In judging the electorate that turned him out of office, state Supreme Court
Justice Russell Nigro said Pennsylvania’s voters were “blinded by
rage.”
In fact, it was the exact opposite. In a welcome change, the
voters took off their blinders and could clearly see an entrenched
political class in Pennsylvania that has become increasingly
pretentious, over-paid, and corrupt.
As a case in point, directly related to Nigro, the voters,
rather than being “blinded by rage,” saw a judiciary that has
turned a blind eye for decades as our politicians took illegal pay
hikes by way of so-called “unvouchered expenses,” a practice that’s
a clear violation of a provision in the state Constitution that
forbids lawmakers from increasing their salaries during their
current terms in office.
In the underhanded world of Pennsylvania politics where one
money-grubbing hand washes the other, “unvouchered expenses” means
the politicians get their salary increases illegally and
prematurely through reimbursements for expenses that don’t exist
while the judges flash a green light to the practice and pocket
their own pay hikes.
A thought by Frederic Bastiat (1801-1850), a
French journalist and economist and an early activist for free
markets, is pertinent to our current situation in Pennsylvania.
“When law and morality contradict each other,” he wrote, “the
citizen has the cruel alternative of either losing his moral sense
or losing his respect for the law.”
It might be something that Mr.

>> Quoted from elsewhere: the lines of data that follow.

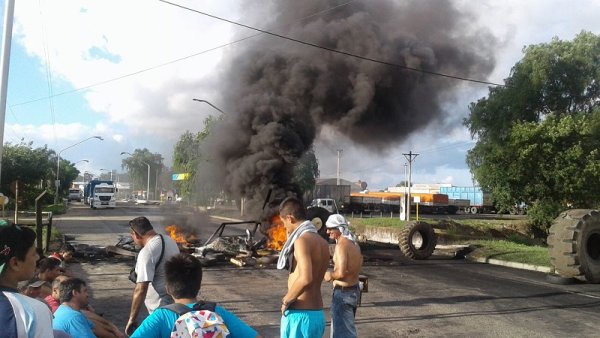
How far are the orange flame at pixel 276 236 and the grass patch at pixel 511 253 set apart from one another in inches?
230

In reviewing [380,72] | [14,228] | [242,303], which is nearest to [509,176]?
[380,72]

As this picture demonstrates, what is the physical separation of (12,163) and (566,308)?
36.7 meters

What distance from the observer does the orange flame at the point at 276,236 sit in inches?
599

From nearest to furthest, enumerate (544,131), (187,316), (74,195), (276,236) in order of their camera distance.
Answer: (187,316), (276,236), (544,131), (74,195)

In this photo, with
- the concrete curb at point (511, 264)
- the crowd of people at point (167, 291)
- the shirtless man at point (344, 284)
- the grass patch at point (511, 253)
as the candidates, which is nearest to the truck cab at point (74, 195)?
the grass patch at point (511, 253)

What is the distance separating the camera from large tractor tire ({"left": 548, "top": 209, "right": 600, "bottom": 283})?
1111cm

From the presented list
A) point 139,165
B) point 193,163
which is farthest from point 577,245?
point 139,165

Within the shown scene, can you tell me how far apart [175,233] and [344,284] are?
13083 mm

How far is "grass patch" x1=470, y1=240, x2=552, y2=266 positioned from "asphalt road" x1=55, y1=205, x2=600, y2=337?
1.13 meters

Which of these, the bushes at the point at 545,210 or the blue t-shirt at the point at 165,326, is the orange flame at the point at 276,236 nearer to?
the bushes at the point at 545,210

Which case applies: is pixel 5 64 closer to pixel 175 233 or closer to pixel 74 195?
pixel 175 233

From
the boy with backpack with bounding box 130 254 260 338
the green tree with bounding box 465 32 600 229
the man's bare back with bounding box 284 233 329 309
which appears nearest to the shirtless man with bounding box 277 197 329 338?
the man's bare back with bounding box 284 233 329 309

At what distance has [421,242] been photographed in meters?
16.0

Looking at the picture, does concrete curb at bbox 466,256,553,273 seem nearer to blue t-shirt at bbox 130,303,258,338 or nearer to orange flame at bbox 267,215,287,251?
orange flame at bbox 267,215,287,251
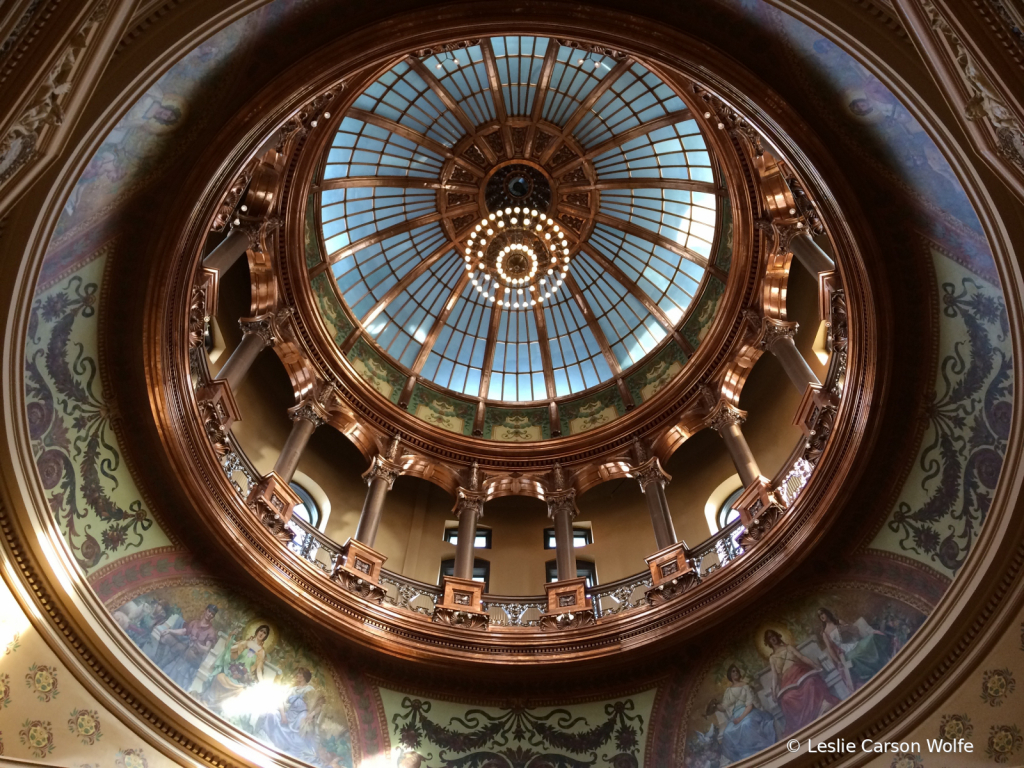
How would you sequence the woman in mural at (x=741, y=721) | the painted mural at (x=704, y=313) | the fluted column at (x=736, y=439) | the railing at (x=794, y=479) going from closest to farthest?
the woman in mural at (x=741, y=721) → the railing at (x=794, y=479) → the fluted column at (x=736, y=439) → the painted mural at (x=704, y=313)

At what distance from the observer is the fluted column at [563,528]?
16984mm

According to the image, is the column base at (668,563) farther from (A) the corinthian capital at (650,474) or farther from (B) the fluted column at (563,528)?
(A) the corinthian capital at (650,474)

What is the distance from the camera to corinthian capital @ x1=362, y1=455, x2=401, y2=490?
1862cm

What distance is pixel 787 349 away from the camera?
1700cm

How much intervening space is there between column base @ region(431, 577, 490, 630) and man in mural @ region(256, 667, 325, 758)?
2.42 meters

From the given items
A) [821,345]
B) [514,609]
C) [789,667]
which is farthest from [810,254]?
[514,609]

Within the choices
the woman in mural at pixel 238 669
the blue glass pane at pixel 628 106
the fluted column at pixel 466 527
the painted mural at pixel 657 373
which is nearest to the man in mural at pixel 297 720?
the woman in mural at pixel 238 669

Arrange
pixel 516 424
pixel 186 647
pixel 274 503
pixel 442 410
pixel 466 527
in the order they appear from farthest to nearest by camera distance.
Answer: pixel 516 424 < pixel 442 410 < pixel 466 527 < pixel 274 503 < pixel 186 647

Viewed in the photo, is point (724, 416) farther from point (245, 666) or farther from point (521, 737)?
point (245, 666)

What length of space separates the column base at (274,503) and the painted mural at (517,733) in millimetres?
3370

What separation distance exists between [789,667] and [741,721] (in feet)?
3.79

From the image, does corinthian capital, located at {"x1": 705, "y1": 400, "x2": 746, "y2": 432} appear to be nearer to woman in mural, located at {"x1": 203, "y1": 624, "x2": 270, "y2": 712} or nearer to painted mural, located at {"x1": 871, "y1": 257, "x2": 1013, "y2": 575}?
painted mural, located at {"x1": 871, "y1": 257, "x2": 1013, "y2": 575}

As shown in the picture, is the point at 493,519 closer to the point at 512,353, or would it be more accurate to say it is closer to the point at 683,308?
the point at 512,353

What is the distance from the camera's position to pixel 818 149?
12.2 metres
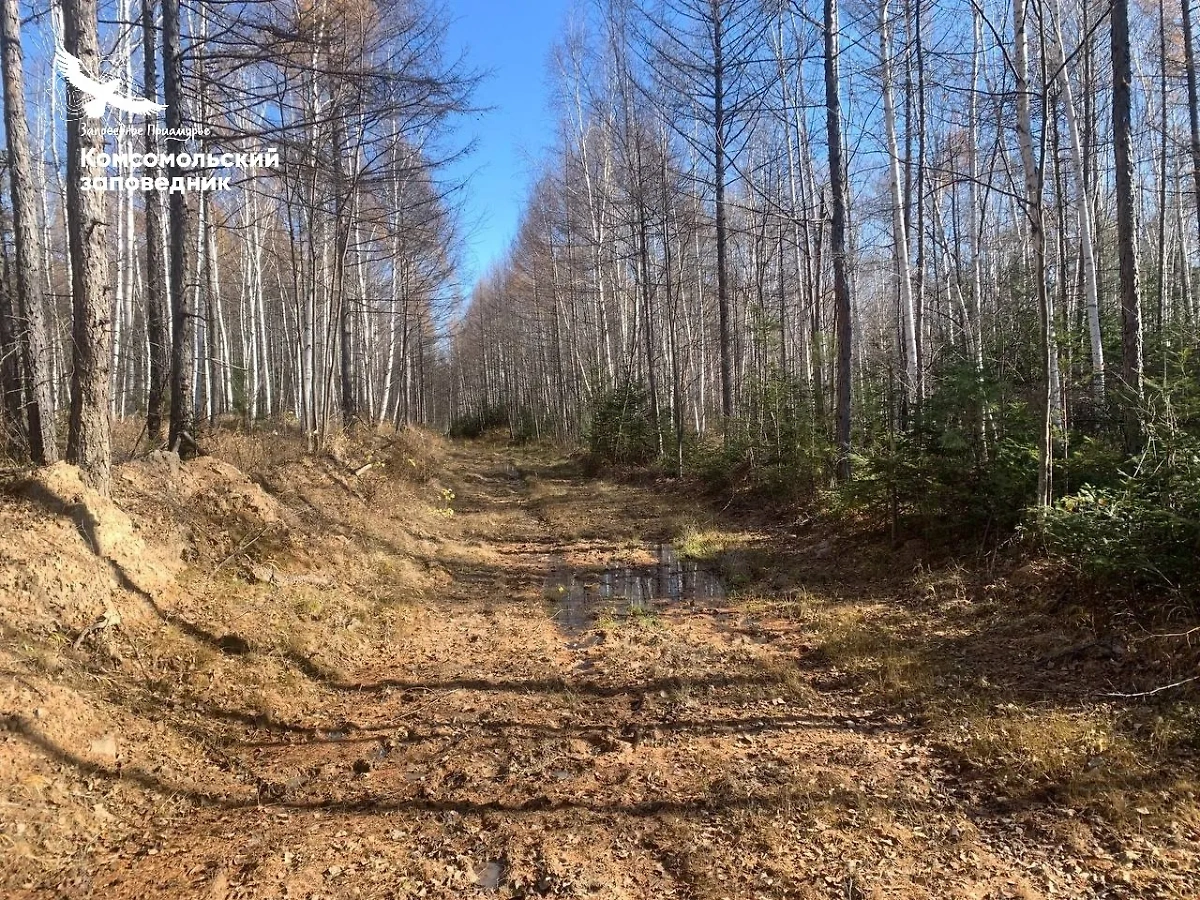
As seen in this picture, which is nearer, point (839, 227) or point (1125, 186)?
point (1125, 186)

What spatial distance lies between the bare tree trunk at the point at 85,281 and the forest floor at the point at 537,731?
0.56 meters

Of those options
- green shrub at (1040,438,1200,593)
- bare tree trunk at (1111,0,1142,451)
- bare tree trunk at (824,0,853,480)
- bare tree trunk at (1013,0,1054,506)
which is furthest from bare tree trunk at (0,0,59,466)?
bare tree trunk at (1111,0,1142,451)

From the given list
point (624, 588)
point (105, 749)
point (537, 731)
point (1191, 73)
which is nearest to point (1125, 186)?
point (624, 588)

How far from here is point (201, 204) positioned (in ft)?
45.8

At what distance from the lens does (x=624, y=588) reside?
7930 mm

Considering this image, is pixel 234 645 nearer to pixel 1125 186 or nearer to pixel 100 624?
pixel 100 624

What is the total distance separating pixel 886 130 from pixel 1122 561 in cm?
1039

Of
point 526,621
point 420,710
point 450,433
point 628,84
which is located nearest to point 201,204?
point 628,84

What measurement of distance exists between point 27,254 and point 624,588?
667 centimetres

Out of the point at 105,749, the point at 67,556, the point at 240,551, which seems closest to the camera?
the point at 105,749

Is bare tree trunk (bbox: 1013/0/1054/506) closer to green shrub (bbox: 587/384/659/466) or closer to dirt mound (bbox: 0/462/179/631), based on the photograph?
dirt mound (bbox: 0/462/179/631)

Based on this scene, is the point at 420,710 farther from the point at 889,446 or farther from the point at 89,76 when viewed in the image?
the point at 889,446

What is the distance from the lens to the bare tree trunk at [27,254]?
5.76 m

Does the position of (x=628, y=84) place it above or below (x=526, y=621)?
above
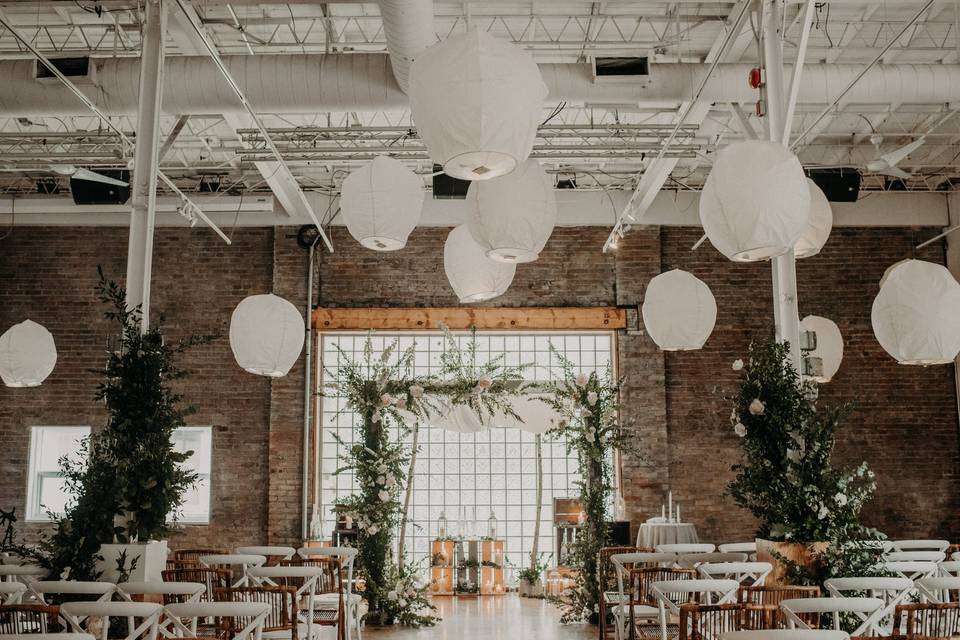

Nigro can’t grasp, but what
happened on Election Day is that more voters in Pennsylvania than
normal decided against losing their moral sense. They said the 16
percent to 54 percent pay raises that the Legislature awarded to
itself in a no-debate, no-public input, middle-of-the-night vote
were wrong, and that it was wrong for politicians to grab the money
more than a year early by means of reimbursements for imaginary
expenses, and wrong for the judiciary to be go-along cronies in the
entire illicit process.
Rather than being “blinded by rage,” voters appropriately
concluded that “losing respect for the law” is exactly the right
response when the law is wrong. Similarly, losing respect for
politicians is exactly the right response when lawmakers turn into
a collective of perpetual lawbreakers.
Before it was a beer, Samuel Adams was a leader in the fight
against British colonial rule and a signer of the Declaration of
Independence. In fighting an entrenched and self-aggrandizing
political power, Adams had this advice: “Be not intimidated, nor
suffer yourselves to be wheedled out of your liberties by any
pretense of politeness, delicacy, or decency. These, as they are
often used, are but three different names for hypocrisy, chicanery,
and cowardice.”
Choosing sides in a battle between political subjugation and
individual sovereignty, said Adams, is to choose sides between
slavery and freedom: “If ye love wealth greater than liberty, the
tranquility of servitude greater than the animating contest for
freedom, go home from us in peace. Crouch down and lick the hand
that feeds you; may your chains set lightly upon you, and may
posterity forget that ye were our countrymen.”
The danger, always, is for those who are ahead of the crowd,
those who see early an emperor without clothes, and say it.
Historically, it’s those groundbreakers, those willing to speak
with candor, those disposed to be the targets of embedded
authorities and ingrained prejudices, who have been essential in
the advances of liberty and societal evolution.
Again, from Samuel Adams, and directly applicable to those
relatively few in Pennsylvania who started the ball rolling against
the pay hike shenanigans that transpired in Harrisburg in the wee
hours of July 7: “It does not require a majority to prevail, but
rather an irate, tireless minority keen to set brush fires in
people’s minds.”
John Adams, another early patriot in the American revolution,
and later the first Vice President of the United States and the
second President of the United States, warned of the obsession that
those in control have to eliminate any and all beliefs that they
see as either frightening or erroneous: “The jaws of power are
always open to devour, and her arm is always stretched out, if
possible, to destroy the freedom of thinking, speaking, and
writing.”
Still, the larger danger, as America’s Founders cautioned, was
in doing nothing, doing nothing in the face of growing absolutism,
nothing as restraints on self-determination become more
suffocating, nothing as the acts of malice become more sordid and
the roots of repression grow deeper.